Task requirements
Put the lines of the records below into a Markdown table with the columns Row and Line, starting at the line that contains "What is the physical" and ending at the last line of the records. Leave out blank lines.

==*==

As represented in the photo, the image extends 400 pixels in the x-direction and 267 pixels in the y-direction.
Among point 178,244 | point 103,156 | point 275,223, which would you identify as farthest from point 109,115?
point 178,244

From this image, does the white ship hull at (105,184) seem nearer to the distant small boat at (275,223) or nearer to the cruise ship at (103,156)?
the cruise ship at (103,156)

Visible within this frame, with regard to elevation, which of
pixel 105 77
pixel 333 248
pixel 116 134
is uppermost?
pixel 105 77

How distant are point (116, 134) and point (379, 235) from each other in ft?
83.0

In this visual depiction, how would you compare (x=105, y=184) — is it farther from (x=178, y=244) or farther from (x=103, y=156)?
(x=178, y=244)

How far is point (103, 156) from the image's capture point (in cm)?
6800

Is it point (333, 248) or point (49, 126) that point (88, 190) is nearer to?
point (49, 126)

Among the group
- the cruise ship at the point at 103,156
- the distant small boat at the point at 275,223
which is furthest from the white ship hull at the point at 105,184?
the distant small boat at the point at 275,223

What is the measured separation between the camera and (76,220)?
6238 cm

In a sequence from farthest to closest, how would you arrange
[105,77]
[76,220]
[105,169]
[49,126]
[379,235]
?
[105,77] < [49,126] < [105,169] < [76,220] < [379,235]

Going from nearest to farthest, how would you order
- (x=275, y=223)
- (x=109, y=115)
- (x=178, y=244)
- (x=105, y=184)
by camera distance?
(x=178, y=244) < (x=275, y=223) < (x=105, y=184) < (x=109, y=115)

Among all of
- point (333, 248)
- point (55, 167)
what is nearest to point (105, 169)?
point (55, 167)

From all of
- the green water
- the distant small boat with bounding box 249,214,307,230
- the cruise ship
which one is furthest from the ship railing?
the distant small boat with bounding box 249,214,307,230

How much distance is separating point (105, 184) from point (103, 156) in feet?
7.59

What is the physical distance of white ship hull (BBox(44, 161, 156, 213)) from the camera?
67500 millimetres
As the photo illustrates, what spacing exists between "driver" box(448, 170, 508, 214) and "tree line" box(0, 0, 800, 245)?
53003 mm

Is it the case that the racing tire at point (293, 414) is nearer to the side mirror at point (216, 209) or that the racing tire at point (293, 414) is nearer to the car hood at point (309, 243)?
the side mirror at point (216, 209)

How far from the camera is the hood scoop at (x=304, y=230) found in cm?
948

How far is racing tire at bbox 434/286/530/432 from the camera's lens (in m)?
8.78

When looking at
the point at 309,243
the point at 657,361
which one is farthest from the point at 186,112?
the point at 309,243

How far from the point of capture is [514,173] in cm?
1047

==*==

Exercise result
| Row | Line |
|---|---|
| 1 | What is the physical distance of white ship hull (BBox(44, 161, 156, 213)) from the camera? |
| 2 | 67500 millimetres |
| 3 | As the photo illustrates, what spacing exists between "driver" box(448, 170, 508, 214) and "tree line" box(0, 0, 800, 245)? |
| 4 | 53003 mm |
| 5 | Is it the case that the racing tire at point (293, 414) is nearer to the side mirror at point (216, 209) or that the racing tire at point (293, 414) is nearer to the car hood at point (309, 243)? |
| 6 | the side mirror at point (216, 209) |
| 7 | How far from the camera is the hood scoop at (x=304, y=230) found in cm? |
| 8 | 948 |
| 9 | How far is racing tire at bbox 434/286/530/432 from the camera's lens (in m)? |
| 10 | 8.78 |
| 11 | When looking at |
| 12 | the point at 309,243 |
| 13 | the point at 657,361 |
| 14 | which one is farthest from the point at 186,112? |
| 15 | the point at 309,243 |
| 16 | How far from the point of capture is [514,173] in cm? |
| 17 | 1047 |